====== DATA FOR REVIEW

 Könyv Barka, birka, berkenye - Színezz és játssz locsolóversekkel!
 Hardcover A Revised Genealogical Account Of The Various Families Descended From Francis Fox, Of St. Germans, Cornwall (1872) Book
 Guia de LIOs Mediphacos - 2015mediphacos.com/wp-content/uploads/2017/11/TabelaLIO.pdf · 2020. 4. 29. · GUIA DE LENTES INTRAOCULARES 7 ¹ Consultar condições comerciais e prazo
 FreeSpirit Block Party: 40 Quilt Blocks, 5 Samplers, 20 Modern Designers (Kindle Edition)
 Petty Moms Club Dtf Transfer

============
====== DATA FOR REVIEW

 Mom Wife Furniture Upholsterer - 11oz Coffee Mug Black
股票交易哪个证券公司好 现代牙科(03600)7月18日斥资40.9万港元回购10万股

============
====== DATA FOR REVIEW

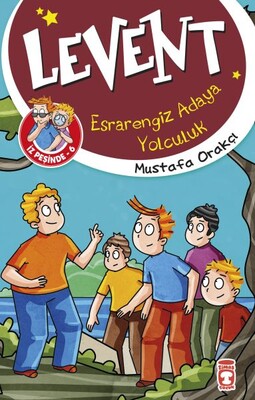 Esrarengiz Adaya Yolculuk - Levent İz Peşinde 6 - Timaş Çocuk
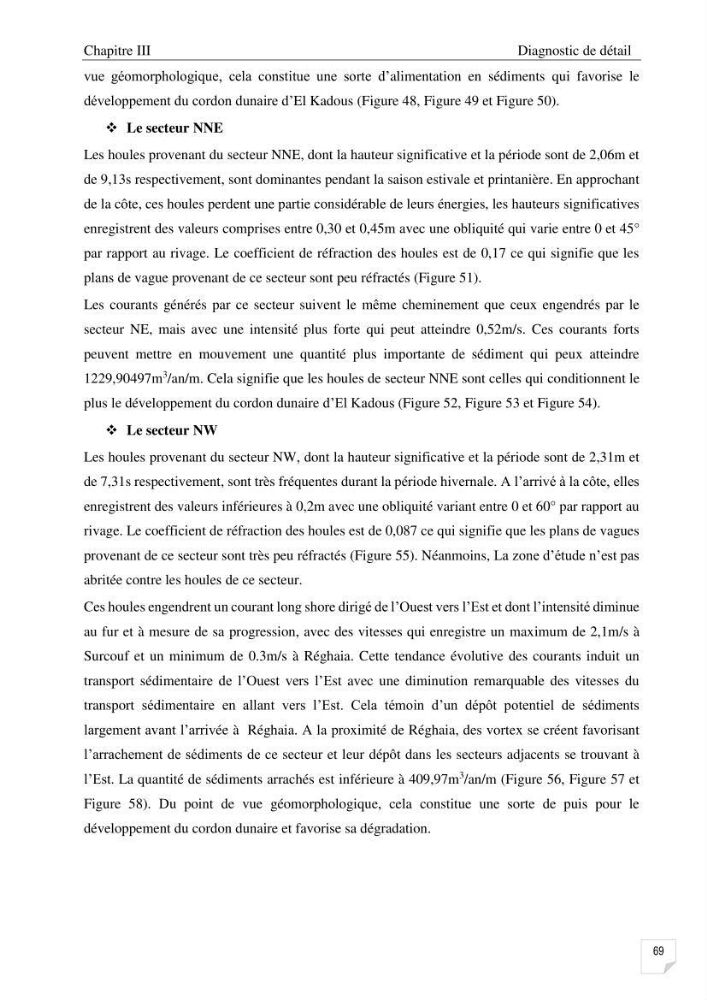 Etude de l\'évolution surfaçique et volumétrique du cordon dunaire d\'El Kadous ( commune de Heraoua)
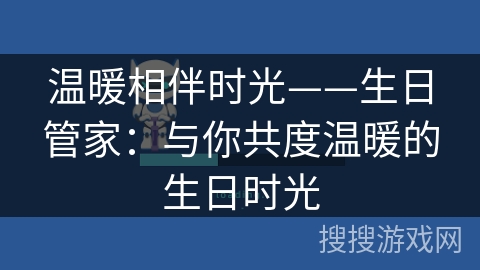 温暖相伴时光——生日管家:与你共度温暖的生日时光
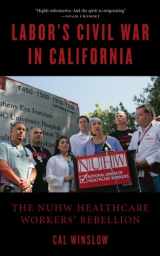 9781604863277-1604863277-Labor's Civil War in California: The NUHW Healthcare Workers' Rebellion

============

→ WHAT YOU SHOULD DO
Transcribe the lines between the line holding "Könyv Barka, birka, berkenye" and the line holding "Petty Moms Club Dtf Transfer", inclusive.

→ SOLUTION FOR THIS TASK
 Könyv Barka, birka, berkenye - Színezz és játssz locsolóversekkel!
 Hardcover A Revised Genealogical Account Of The Various Families Descended From Francis Fox, Of St. Germans, Cornwall (1872) Book
 Guia de LIOs Mediphacos - 2015mediphacos.com/wp-content/uploads/2017/11/TabelaLIO.pdf · 2020. 4. 29. · GUIA DE LENTES INTRAOCULARES 7 ¹ Consultar condições comerciais e prazo
 FreeSpirit Block Party: 40 Quilt Blocks, 5 Samplers, 20 Modern Designers (Kindle Edition)
 Petty Moms Club Dtf Transfer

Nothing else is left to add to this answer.